== Records supplied ==
----------------------------------------
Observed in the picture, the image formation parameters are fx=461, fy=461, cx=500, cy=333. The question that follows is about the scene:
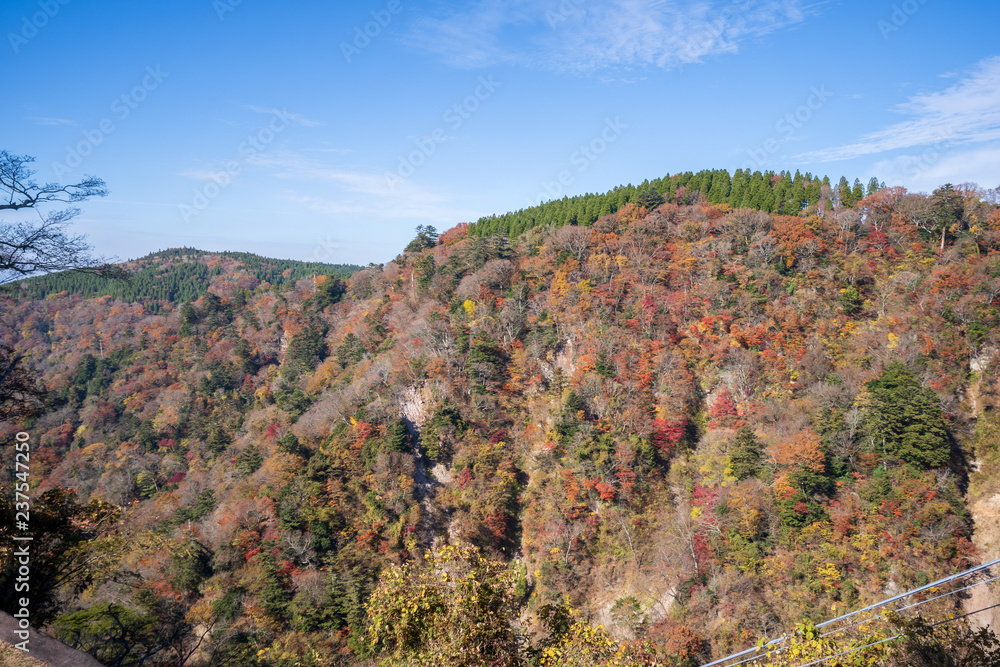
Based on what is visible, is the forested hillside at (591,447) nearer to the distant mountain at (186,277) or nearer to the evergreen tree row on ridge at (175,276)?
the evergreen tree row on ridge at (175,276)

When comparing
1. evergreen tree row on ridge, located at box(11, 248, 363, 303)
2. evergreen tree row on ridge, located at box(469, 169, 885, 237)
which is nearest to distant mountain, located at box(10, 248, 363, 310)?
evergreen tree row on ridge, located at box(11, 248, 363, 303)

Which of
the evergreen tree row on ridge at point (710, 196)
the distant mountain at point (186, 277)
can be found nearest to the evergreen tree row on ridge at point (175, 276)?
the distant mountain at point (186, 277)

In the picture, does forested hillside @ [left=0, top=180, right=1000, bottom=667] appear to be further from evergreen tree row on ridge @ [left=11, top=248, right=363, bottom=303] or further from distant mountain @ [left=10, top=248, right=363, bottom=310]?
distant mountain @ [left=10, top=248, right=363, bottom=310]

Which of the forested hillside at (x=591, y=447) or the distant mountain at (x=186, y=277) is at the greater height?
the distant mountain at (x=186, y=277)

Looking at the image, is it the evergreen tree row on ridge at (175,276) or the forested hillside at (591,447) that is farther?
the evergreen tree row on ridge at (175,276)

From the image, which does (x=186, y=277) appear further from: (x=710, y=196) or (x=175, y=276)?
(x=710, y=196)
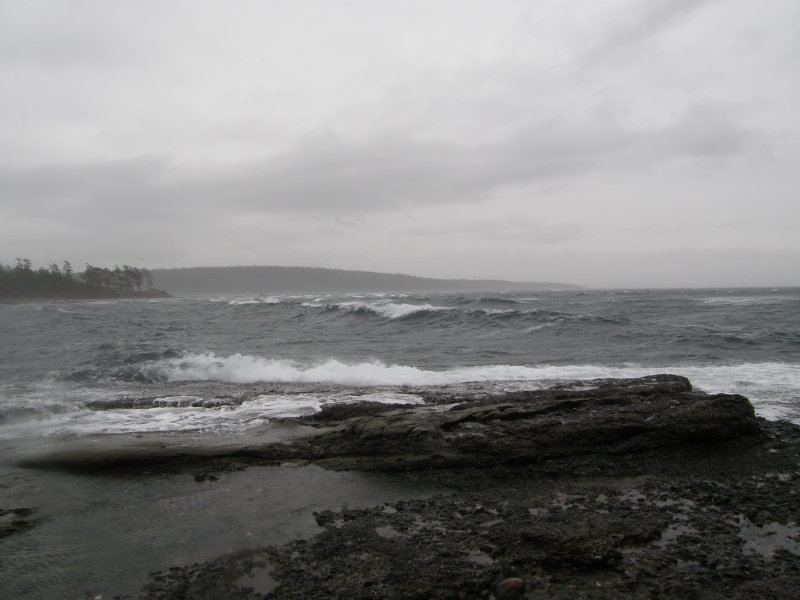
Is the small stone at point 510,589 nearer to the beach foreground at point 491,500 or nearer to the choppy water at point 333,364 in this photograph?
the beach foreground at point 491,500

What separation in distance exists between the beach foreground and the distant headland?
107189 mm

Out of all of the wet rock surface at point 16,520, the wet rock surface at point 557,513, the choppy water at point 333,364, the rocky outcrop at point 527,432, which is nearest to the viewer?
the wet rock surface at point 557,513

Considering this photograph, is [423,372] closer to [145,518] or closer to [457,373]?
[457,373]

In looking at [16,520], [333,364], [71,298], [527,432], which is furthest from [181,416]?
[71,298]

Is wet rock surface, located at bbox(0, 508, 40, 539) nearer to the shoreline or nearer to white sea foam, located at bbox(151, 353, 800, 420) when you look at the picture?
white sea foam, located at bbox(151, 353, 800, 420)

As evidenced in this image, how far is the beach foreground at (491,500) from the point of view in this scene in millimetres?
4395

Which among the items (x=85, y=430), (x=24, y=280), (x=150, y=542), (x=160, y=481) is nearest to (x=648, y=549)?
(x=150, y=542)

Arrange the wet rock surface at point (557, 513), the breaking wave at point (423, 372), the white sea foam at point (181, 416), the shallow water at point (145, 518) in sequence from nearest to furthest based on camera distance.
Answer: the wet rock surface at point (557, 513) → the shallow water at point (145, 518) → the white sea foam at point (181, 416) → the breaking wave at point (423, 372)

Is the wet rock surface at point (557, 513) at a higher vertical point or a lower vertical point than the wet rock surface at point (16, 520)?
higher

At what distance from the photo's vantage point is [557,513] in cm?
555

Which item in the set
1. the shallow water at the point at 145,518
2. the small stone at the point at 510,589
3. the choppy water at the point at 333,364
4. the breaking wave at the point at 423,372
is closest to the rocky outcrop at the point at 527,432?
the shallow water at the point at 145,518

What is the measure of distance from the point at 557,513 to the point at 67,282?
126 meters

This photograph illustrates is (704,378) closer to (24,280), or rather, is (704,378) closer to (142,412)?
(142,412)

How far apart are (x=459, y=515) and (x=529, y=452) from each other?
6.65 feet
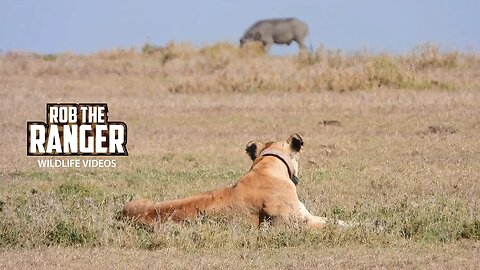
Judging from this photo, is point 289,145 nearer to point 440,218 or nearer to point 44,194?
point 440,218

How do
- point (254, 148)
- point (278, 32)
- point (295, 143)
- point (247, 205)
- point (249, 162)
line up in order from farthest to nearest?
1. point (278, 32)
2. point (249, 162)
3. point (254, 148)
4. point (295, 143)
5. point (247, 205)

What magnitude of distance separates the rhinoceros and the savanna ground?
11914 mm

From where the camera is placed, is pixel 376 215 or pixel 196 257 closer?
pixel 196 257

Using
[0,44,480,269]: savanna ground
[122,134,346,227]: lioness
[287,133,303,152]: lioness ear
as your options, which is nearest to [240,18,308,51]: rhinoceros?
[0,44,480,269]: savanna ground

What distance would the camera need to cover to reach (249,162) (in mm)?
12484

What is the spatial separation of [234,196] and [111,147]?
5.72 m

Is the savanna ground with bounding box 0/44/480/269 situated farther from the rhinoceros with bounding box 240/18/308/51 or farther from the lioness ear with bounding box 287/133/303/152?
the rhinoceros with bounding box 240/18/308/51

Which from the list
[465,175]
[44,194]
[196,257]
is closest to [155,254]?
[196,257]

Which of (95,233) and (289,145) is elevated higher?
(289,145)

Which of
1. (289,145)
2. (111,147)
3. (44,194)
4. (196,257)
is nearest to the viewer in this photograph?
(196,257)

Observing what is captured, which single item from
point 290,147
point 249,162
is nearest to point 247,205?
point 290,147

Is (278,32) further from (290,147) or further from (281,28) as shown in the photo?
(290,147)

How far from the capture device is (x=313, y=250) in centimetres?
741

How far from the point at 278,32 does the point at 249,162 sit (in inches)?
1077
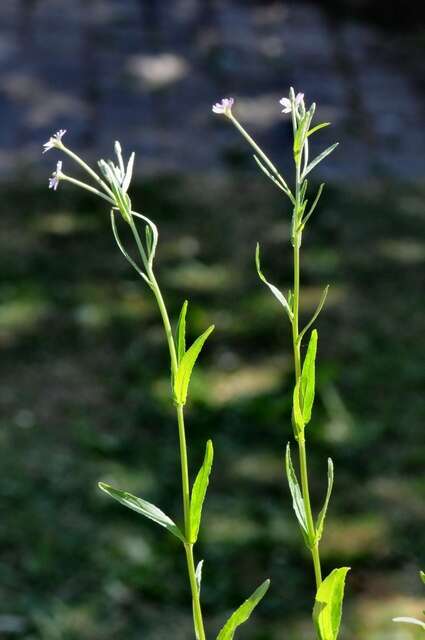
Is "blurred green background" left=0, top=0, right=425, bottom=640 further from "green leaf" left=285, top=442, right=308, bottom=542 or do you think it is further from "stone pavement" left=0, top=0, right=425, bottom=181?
"green leaf" left=285, top=442, right=308, bottom=542

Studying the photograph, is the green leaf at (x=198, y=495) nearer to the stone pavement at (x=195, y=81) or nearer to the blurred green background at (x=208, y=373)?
the blurred green background at (x=208, y=373)

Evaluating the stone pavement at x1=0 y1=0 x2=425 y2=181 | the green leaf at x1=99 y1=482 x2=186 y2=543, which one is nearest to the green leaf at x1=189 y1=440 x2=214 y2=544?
the green leaf at x1=99 y1=482 x2=186 y2=543

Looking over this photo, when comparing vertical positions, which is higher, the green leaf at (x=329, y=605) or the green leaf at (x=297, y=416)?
the green leaf at (x=297, y=416)

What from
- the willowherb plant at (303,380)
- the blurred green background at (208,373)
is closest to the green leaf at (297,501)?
the willowherb plant at (303,380)

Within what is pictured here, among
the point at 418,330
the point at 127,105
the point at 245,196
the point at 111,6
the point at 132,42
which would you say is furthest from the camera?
the point at 111,6

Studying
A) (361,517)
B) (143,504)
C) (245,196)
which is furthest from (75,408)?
(143,504)

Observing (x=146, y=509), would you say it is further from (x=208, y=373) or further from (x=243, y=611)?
(x=208, y=373)

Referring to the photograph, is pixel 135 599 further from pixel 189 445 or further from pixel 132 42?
pixel 132 42
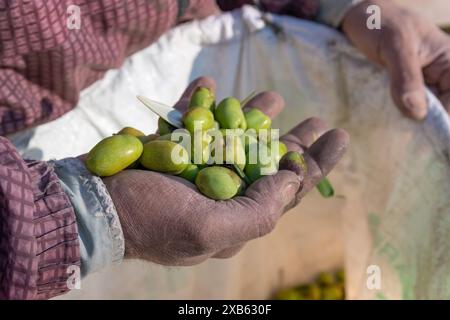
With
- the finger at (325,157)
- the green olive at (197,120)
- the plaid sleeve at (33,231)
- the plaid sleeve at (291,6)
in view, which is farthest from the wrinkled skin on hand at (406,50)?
the plaid sleeve at (33,231)

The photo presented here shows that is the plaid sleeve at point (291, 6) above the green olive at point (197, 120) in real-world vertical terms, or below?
above

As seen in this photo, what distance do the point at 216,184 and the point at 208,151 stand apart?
4.9 inches

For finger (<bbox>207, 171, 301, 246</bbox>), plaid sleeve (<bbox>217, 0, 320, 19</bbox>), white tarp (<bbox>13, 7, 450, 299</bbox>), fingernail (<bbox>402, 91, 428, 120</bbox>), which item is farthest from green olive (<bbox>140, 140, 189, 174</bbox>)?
plaid sleeve (<bbox>217, 0, 320, 19</bbox>)

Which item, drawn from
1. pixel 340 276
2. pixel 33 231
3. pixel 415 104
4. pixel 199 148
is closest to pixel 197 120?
pixel 199 148

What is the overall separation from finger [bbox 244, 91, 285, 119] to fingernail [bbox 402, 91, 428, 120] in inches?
10.9

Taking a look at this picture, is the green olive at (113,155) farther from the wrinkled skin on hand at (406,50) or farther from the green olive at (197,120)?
the wrinkled skin on hand at (406,50)

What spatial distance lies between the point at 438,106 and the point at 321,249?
884mm

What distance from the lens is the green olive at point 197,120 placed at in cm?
109

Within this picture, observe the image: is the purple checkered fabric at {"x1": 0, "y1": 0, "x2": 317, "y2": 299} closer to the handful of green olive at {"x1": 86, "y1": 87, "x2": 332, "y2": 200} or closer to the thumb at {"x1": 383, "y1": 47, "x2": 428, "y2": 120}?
the handful of green olive at {"x1": 86, "y1": 87, "x2": 332, "y2": 200}

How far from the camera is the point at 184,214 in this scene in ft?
3.01

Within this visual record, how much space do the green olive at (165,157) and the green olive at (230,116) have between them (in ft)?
0.52
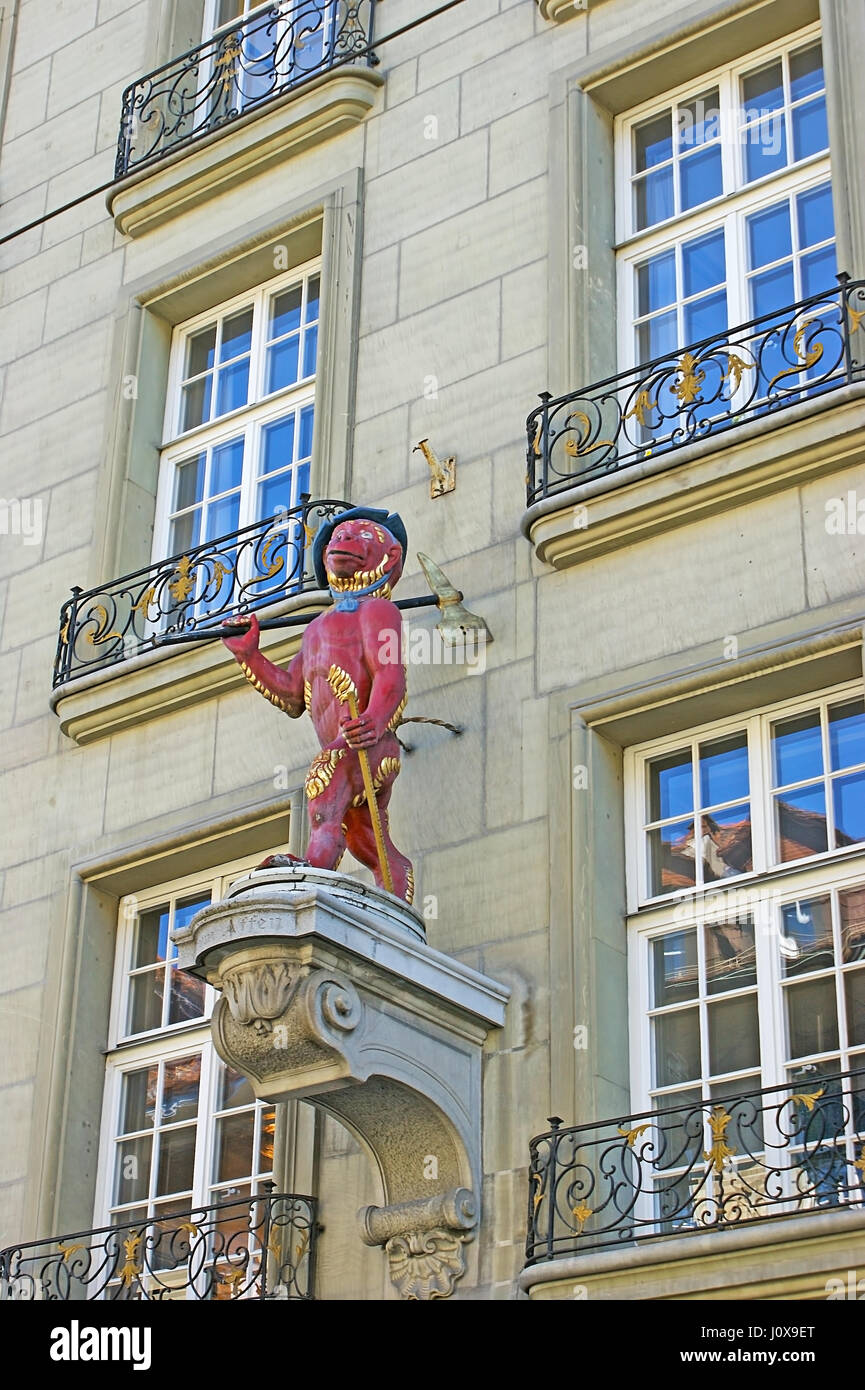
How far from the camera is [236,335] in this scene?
14.5 metres

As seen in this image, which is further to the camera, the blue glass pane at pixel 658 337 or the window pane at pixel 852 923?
the blue glass pane at pixel 658 337

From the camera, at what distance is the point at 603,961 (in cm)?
1026

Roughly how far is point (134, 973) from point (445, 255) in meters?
4.24

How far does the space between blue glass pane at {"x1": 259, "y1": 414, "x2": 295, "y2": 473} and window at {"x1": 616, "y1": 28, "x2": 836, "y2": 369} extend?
7.61 ft

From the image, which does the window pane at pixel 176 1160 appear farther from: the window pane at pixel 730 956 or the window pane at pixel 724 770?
the window pane at pixel 724 770

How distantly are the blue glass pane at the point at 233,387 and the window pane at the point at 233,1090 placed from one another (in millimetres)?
4381

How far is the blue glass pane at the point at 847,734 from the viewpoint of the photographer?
33.2 ft

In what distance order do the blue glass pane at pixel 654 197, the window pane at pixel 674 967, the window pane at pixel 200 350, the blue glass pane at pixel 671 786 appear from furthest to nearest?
the window pane at pixel 200 350 → the blue glass pane at pixel 654 197 → the blue glass pane at pixel 671 786 → the window pane at pixel 674 967

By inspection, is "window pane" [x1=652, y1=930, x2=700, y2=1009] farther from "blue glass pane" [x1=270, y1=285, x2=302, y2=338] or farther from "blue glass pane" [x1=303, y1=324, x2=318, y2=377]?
"blue glass pane" [x1=270, y1=285, x2=302, y2=338]

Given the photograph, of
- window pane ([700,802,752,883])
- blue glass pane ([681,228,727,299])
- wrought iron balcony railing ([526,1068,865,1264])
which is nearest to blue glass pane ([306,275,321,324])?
blue glass pane ([681,228,727,299])

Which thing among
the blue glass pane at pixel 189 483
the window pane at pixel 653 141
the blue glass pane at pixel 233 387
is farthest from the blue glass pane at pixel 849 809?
the blue glass pane at pixel 233 387

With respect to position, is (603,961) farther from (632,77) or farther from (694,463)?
(632,77)
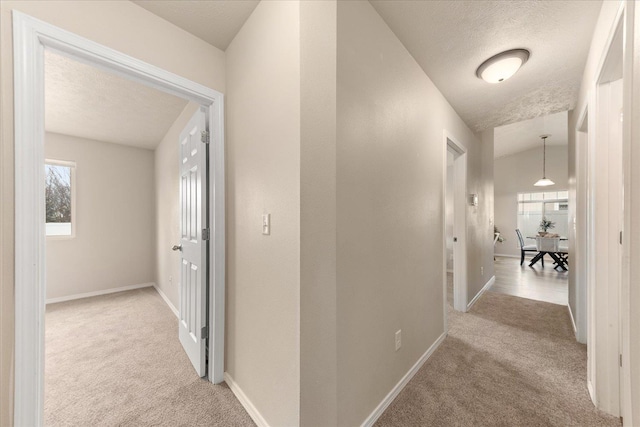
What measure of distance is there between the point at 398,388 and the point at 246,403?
3.43 feet

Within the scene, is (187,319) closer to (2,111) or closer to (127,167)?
(2,111)

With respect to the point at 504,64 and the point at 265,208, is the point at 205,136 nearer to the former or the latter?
the point at 265,208

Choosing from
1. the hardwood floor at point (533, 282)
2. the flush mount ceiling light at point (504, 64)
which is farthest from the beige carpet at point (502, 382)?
the flush mount ceiling light at point (504, 64)

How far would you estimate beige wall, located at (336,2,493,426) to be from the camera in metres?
1.29

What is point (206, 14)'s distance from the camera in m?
1.53

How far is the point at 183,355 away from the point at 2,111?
2.09m

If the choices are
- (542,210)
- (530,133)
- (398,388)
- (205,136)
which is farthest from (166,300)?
(542,210)

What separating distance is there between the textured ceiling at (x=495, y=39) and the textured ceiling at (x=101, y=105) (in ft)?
8.28

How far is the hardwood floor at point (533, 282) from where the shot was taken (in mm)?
3838

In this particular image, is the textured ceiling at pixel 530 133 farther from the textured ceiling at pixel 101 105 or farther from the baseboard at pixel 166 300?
the baseboard at pixel 166 300

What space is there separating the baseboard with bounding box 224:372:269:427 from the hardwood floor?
4.24 meters

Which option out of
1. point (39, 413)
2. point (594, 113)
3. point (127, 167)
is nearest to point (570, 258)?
point (594, 113)

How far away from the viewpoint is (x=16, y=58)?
1.09m

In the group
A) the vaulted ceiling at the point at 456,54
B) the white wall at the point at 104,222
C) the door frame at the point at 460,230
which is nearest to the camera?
the vaulted ceiling at the point at 456,54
----------------------------------------
== To be done ==
Rewrite the data beginning at the line that contains "As evidenced in" and ending after the line that contains "5. point (247, 205)", replacing "rocky outcrop" with "stone outcrop" and leaving everything else unchanged. Leave out the pictures.

== Written answer ==
As evidenced in this image, how far is the beach foreground at (491,500) from the point of view in this scene in millimetres?
4395

Which among the items (x=85, y=430), (x=24, y=280), (x=150, y=542), (x=160, y=481) is nearest to (x=648, y=549)?
(x=150, y=542)

Arrange the wet rock surface at point (557, 513), the breaking wave at point (423, 372), the white sea foam at point (181, 416), the shallow water at point (145, 518) in sequence from nearest to furthest based on camera distance.
Answer: the wet rock surface at point (557, 513) → the shallow water at point (145, 518) → the white sea foam at point (181, 416) → the breaking wave at point (423, 372)

Is the wet rock surface at point (557, 513) at a higher vertical point or a lower vertical point than the wet rock surface at point (16, 520)?
higher

At what distance from the photo's vantage point is [557,513] in cm?
555

Which item in the set
1. the shallow water at the point at 145,518
2. the small stone at the point at 510,589
3. the choppy water at the point at 333,364
4. the breaking wave at the point at 423,372
is closest to the stone outcrop at the point at 527,432?
the shallow water at the point at 145,518

What is the measure of distance from the point at 557,513 to the point at 67,282?
126 meters

This photograph illustrates is (704,378) closer to (24,280), or rather, is (704,378) closer to (142,412)?
(142,412)

How far apart are (x=459, y=515) and (x=529, y=452) from each other?
6.65 feet
Judging from this photo, is point 289,145 nearer to point 440,218 or nearer to point 44,194?
point 440,218

How do
- point (254, 148)
- point (278, 32)
- point (295, 143)
- point (247, 205)
- point (249, 162)
line up in order from farthest to nearest?
1. point (278, 32)
2. point (249, 162)
3. point (254, 148)
4. point (295, 143)
5. point (247, 205)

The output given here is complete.